Ich sollte etwas sagen. Aber ich kann nichts sagen. Meine Gefühle rasen unaufhaltsam drauflos. Gedanken rattern durch meinen Kopf und ich brauche unmenschliche Kräfte, damit meine Gesichtszüge nicht aus der Bahn geraten. Ich muss unbedingt etwas sagen. Katrin Schuncks Augen weiten sich wissend. Mein Lächeln verrutscht. Scheiße.
»Über den aktuellen Aufenthaltsort der Steiners können wir nichts sagen, da wir ihren Wunsch nach Privatsphäre schützen wollen«, kommt Vic mir zu Hilfe.

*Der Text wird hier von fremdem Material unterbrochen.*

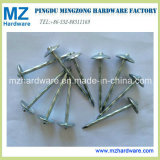 9g*2.5′′ Umbrella Roofing Nail Twist Shank with 8pkt in Carton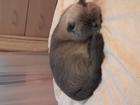 Просмотреть фото Вязка кошек Срочно на вязку мальчик шотландец прямоухий 68136676 в Подольске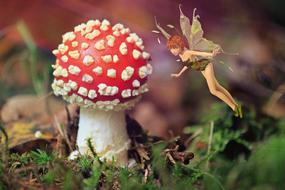 mystical image of a fly agaric and a fairy tale
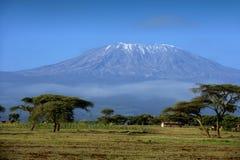 Neve sopra il Kilimanjaro in Amboseli fotografia stock libera da diritti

Privatsphäre. Ich lache mich tot. Die Splitter in meinem Brustkorb lachen mit. In Wahrheit habe ich keine Ahnung, wo Nicolas sich aufhält, und ich werde es mit großer Wahrscheinlichkeit auch nie herausfinden, da mein Vater mir verboten hat ihn zu suchen. Wir können nicht noch mehr schlechte Presse gebrauchen, Livia. Wenn herauskommt, dass sie uns um unser halbes Vermögen gebracht haben, können wir eine Rehabilitation für immer vergessen.
Also habe ich mich daran gehalten. Wie ich es immer tue. Livia Hohenburg, die hübsche Marionette. Mein Lächeln wird wieder strahlend.
»Frau Everhofen«, wendet sich die Reporterin jetzt Vic zu. »Ich gratuliere herzlich zur Verlobung.«
»Vielen Dank.«
»Sie sind gerade mal einundzwanzig. Was hat Sie dazu bewogen, so jung zu heiraten?«
Ich bin kurz davor, dieser Frau meine Faust ins Gesicht zu schlagen, doch Vic bleibt cool.
»Wenn man weiß, dass man die richtige Person heiratet, gibt es kein ›zu früh‹.« Ihr Blick huscht zur Seite und bleibt an Cléments Gesicht hängen, der in diesem Augenblick mit einem Reporter des Wiener Kurier spricht.
»Also ist Clément Bellegarde Ihre große Liebe?«
Die Schultern meiner besten Freundin verspannen sich. Jetzt bin ich es, die einspringt. Weil wir das so machen.
»Nein. Das bin ich.« Ich zwinkere. »Sorry, Clément, aber du wirst wohl immer nur Platz zwei sein.« Lachend zucke ich mit den Schultern.
»Da hat sie recht«, stimmt Vic mir zu, und bevor der Reporterin noch weitere Fragen einfallen, gehen wir zum nächsten Mikro.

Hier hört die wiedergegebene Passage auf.